Lay out as a numbered list everything in the data below, from the line containing "Of the options" down to the last line, skipping blank lines.
───── Information supplied ─────
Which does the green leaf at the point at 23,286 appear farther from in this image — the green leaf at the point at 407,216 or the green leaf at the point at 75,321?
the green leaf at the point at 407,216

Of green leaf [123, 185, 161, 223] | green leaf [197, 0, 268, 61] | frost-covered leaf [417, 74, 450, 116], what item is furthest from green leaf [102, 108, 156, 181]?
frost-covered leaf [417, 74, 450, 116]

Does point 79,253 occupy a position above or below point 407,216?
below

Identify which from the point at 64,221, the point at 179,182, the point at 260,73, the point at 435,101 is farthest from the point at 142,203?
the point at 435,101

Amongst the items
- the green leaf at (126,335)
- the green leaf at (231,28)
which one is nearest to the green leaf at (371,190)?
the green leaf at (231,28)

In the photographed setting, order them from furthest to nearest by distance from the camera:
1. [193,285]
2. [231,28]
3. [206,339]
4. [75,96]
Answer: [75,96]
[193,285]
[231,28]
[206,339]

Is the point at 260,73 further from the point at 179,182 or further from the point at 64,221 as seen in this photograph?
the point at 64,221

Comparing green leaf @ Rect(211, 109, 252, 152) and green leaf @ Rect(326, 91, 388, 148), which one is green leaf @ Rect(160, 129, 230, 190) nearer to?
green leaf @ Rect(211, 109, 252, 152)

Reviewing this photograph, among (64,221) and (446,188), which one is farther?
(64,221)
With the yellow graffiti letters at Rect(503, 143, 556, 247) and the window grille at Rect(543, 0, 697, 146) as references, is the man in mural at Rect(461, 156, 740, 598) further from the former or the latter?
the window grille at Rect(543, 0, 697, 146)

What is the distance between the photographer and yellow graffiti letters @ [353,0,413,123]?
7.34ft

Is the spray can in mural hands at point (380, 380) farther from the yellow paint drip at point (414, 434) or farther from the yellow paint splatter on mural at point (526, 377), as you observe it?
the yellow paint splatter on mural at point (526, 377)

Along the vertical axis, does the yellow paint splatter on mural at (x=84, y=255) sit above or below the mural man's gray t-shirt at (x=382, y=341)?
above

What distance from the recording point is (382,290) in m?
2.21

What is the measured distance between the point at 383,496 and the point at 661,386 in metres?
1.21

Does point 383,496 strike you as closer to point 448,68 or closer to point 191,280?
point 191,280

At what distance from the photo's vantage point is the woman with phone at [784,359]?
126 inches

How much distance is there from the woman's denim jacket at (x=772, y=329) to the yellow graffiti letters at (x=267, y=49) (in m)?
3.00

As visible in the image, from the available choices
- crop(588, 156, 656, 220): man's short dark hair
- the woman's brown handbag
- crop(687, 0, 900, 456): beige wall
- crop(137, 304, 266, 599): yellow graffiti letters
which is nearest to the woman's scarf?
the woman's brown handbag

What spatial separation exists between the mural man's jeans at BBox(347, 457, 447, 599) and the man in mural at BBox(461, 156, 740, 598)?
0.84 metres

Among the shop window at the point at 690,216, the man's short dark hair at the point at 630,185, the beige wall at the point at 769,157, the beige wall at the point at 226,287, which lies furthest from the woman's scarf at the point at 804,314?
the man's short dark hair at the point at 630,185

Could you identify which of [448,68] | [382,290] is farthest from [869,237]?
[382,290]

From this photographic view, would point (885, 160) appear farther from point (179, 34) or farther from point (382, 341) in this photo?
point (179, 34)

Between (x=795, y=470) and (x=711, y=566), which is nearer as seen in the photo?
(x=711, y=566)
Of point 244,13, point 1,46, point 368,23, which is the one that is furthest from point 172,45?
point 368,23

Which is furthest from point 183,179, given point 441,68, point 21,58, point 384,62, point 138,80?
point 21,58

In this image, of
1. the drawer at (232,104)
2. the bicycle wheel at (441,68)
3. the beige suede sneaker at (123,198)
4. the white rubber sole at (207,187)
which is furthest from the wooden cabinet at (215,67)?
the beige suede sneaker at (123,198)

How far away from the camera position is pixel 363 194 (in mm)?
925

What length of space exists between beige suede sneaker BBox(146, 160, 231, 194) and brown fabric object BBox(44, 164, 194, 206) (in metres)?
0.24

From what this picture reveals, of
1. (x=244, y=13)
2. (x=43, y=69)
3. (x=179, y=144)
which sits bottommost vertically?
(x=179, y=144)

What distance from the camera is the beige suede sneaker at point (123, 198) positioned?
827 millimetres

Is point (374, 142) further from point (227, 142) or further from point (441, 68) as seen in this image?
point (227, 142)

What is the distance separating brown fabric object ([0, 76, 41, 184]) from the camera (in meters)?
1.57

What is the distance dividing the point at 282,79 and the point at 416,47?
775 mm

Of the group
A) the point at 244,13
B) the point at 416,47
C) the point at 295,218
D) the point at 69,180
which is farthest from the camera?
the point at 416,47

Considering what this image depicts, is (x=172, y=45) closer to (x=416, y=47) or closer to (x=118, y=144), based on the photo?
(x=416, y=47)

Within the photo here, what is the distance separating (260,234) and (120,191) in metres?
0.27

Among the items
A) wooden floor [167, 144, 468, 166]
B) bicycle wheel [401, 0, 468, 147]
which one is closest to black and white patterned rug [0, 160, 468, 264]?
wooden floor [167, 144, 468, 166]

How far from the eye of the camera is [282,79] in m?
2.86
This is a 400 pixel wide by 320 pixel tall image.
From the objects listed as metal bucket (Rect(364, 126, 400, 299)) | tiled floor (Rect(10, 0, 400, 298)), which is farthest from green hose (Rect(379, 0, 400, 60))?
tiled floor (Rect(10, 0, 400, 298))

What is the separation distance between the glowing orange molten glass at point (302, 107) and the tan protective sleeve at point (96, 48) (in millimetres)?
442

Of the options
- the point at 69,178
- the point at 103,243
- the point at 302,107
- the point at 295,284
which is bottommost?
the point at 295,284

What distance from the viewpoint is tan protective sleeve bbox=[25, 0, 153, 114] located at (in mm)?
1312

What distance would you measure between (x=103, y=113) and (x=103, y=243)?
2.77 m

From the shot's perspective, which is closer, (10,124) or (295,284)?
─────
Answer for the task
1. Of the options
2. - the point at 69,178
3. - the point at 103,243
4. - the point at 302,107
5. - the point at 295,284
6. which is bottommost?
7. the point at 295,284
8. What distance from the viewpoint is tan protective sleeve bbox=[25, 0, 153, 114] located at (in mm)?
9. 1312
10. What distance would you measure between (x=103, y=113) and (x=103, y=243)?
11. 2.77 m
12. From the shot's perspective, which is closer, (10,124) or (295,284)?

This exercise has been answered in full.